**Dataset records**
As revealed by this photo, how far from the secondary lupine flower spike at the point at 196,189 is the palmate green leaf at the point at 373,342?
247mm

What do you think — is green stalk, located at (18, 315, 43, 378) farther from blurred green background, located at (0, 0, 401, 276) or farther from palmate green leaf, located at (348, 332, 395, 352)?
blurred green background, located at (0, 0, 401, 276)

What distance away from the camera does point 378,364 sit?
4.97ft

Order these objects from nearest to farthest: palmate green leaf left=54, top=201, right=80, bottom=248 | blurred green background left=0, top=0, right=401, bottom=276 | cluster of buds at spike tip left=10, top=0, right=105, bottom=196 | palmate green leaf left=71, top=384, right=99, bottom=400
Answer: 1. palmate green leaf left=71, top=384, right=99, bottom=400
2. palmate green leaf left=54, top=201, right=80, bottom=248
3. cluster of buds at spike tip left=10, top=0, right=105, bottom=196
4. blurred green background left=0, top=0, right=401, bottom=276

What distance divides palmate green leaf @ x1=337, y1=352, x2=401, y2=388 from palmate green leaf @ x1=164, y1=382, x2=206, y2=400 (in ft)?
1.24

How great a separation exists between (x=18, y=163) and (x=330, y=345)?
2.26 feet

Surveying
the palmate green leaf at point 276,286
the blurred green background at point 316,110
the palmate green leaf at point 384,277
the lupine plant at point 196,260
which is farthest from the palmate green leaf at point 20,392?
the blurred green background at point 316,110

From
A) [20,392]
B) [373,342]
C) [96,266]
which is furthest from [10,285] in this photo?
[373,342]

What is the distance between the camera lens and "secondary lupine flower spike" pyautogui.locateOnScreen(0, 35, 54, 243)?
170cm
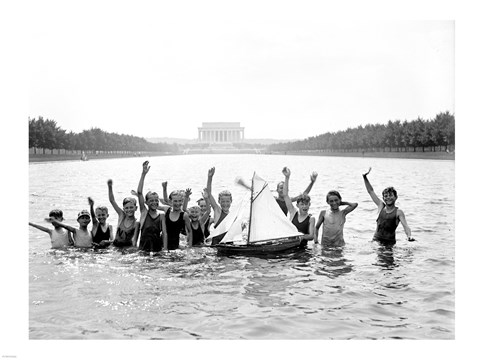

**Written problem**
Count the lines in the entries above that contain the string "located", matching case exactly. Reply with the number alone.

**Complete answer**
2